--- Provided data ---
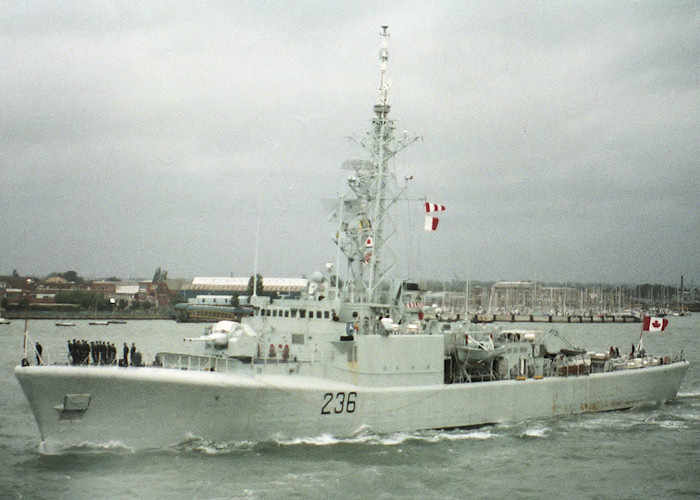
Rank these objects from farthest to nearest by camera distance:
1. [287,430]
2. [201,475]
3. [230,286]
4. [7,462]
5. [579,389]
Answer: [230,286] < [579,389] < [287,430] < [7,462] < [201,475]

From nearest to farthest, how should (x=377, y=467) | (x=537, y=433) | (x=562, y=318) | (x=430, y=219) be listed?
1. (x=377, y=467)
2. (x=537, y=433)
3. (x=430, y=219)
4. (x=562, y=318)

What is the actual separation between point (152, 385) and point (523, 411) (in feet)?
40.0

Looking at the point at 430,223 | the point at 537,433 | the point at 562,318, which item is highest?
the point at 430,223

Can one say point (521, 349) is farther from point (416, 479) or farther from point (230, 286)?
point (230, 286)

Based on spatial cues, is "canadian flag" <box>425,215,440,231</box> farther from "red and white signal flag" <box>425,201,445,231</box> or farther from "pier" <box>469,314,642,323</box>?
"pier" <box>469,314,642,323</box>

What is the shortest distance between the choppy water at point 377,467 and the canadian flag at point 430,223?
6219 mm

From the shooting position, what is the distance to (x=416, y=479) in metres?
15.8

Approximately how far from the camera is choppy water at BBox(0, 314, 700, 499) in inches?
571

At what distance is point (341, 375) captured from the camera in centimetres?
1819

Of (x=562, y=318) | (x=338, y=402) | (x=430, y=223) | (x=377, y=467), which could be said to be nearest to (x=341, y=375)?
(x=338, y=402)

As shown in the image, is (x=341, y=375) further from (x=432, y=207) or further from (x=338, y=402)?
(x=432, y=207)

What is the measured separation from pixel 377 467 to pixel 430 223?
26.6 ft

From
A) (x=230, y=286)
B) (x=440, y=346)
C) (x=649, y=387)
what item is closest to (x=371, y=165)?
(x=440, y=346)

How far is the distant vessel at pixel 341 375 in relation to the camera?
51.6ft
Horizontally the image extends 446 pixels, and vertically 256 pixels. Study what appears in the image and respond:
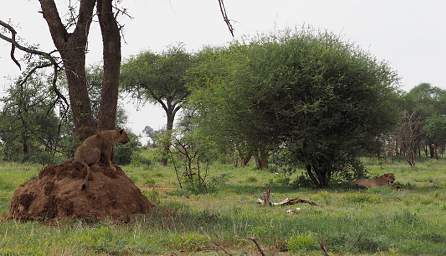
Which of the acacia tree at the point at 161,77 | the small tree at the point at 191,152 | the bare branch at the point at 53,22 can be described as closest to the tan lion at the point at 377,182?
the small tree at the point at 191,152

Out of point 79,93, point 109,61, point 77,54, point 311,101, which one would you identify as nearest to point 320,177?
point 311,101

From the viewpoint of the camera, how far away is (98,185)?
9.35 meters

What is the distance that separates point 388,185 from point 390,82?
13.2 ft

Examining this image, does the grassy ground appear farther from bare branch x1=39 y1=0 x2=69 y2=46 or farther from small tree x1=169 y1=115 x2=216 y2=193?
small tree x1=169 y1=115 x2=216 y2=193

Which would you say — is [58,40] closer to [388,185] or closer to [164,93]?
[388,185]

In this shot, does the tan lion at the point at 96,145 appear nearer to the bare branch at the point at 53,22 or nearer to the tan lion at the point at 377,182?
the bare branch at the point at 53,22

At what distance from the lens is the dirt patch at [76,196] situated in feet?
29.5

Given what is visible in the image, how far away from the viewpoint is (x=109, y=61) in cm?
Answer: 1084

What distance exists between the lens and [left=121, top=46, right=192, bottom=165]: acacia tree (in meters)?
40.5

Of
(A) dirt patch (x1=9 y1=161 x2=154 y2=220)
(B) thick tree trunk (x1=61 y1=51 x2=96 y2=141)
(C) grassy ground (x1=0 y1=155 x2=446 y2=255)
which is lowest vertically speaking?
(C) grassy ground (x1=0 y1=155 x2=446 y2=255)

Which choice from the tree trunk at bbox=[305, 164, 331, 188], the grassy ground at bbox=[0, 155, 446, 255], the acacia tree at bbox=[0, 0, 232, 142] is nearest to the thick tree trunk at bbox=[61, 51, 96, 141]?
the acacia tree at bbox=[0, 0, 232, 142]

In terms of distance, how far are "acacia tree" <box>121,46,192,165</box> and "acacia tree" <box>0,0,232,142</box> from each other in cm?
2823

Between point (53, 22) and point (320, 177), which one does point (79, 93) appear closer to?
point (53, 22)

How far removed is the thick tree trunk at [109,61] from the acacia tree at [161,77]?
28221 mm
---
■ Task goal ■
Update everything from the start of the records down to the line containing "Answer: [230,286] <", changing "objects" to "items" and keeping all else the same. Leave the picture out of your reply.

■ Exercise answer ■
Rank these items from farthest to nearest by camera distance:
1. [287,430]
2. [201,475]
3. [230,286]
4. [7,462]
5. [579,389]
Answer: [230,286] < [579,389] < [287,430] < [7,462] < [201,475]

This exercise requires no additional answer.